In 2021, Hope et al. published results of a multicenter, single-arm, open-label phase 3 trial evaluating 68Ga-PSMA-11 PET/CT for the detection of pelvic nodal metastases in patients with intermediate and high-risk prostate cancer (at least one of the following: PSA >10 ng/mL, ≥cT2b, Gleason Score ≥7). The reference standard was histopathology obtained at the time of pelvic lymph node dissection. Pathologic nodal involvement was present in 75/277 patients (27%). The sensitivity, specificity, positive predictive value, and negative predictive value for pelvic nodal metastases were 40% (95% CI: 34 – 46%), 96% (95% CI: 92 – 97%), 75% (95% CI: 70 – 80%), and 81% (95% CI: 76 – 85%), respectively.
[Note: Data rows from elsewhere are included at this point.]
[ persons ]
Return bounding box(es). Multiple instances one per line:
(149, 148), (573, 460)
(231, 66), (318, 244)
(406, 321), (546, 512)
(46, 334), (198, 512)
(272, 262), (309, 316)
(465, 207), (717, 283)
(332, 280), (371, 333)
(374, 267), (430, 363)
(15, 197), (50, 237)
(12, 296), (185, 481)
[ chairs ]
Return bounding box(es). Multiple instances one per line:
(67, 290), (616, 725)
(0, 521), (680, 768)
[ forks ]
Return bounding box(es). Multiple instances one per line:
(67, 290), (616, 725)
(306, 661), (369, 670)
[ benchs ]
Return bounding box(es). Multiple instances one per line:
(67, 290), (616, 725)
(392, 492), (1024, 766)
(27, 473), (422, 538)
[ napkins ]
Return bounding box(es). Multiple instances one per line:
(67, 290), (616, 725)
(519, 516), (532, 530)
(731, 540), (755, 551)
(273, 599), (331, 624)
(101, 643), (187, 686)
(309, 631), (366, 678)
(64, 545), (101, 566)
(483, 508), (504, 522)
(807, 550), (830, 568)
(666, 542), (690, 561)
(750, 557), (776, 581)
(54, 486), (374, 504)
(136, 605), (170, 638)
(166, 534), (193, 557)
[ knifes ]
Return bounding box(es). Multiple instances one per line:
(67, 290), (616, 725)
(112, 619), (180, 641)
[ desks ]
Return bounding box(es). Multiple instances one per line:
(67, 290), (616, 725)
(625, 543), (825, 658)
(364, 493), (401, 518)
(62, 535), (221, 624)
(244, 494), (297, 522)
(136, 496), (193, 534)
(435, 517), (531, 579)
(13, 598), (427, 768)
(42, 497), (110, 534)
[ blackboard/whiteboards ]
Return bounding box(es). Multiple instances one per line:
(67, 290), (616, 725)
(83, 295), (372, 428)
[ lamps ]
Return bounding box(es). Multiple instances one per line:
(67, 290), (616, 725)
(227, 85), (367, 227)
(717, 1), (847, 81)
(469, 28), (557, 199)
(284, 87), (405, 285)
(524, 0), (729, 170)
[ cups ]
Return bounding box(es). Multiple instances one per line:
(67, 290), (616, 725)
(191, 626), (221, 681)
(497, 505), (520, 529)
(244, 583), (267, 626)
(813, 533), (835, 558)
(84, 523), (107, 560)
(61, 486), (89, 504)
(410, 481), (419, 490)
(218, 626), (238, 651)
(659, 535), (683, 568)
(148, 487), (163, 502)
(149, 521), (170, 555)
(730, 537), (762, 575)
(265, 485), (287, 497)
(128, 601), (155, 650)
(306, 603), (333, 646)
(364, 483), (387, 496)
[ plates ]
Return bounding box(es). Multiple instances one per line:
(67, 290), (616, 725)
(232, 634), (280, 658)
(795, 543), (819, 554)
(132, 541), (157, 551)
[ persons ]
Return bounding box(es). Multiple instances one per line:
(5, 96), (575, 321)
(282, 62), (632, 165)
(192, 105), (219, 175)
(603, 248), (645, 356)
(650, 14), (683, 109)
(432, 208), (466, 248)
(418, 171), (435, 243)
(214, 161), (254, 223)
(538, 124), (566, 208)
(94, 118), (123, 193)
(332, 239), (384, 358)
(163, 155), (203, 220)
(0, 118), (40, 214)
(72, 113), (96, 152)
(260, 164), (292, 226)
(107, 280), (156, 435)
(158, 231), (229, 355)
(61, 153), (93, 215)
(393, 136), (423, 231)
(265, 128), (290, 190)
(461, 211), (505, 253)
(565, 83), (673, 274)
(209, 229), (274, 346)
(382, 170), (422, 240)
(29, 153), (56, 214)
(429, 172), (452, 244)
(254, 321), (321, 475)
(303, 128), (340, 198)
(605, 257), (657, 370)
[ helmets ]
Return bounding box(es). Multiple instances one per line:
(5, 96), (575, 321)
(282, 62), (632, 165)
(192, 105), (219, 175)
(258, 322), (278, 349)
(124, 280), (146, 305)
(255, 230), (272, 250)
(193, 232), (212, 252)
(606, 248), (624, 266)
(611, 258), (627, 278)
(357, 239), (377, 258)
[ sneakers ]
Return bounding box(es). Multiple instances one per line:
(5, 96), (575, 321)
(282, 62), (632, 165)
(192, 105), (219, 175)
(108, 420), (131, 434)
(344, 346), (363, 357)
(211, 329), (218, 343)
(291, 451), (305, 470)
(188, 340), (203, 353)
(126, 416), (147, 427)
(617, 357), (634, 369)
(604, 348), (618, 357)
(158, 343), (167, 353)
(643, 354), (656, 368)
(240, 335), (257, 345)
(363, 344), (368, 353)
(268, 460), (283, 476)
The limitations of PSMA PET/CT for detecting micrometastatic deposits were highlighted with true-positive lymph nodes detected having a mean size of 1.1 cm, compared to 0.6 cm for false-negative lymph nodes.1

ProPSMA was a multi-center, two-arm randomized controlled trial of men with histologically confirmed prostate cancer who were being considered for curative intent radical prostatectomy or radiotherapy. To be eligible for inclusion, men must have had at least one high-risk factor including PSA ≥ 20 ng/mL, ISUP grade group 3-5, or clinical stage T3 or greater. Following enrollment, patients were randomly assigned in a 1:1 ratio to either conventional imaging consisting of bone scan and CT or 68Ga-PSMA-11 PET/CT. The primary study outcome was the accuracy of first-line diagnostic imaging for identifying either pelvic nodal or distant metastatic disease. Accuracy was reported using the area under the curve (AUC) of the receiver operating characteristic (ROC) curve. The reference standard was a composite panel of histopathology, imaging, and biochemistry at 6-month follow-up.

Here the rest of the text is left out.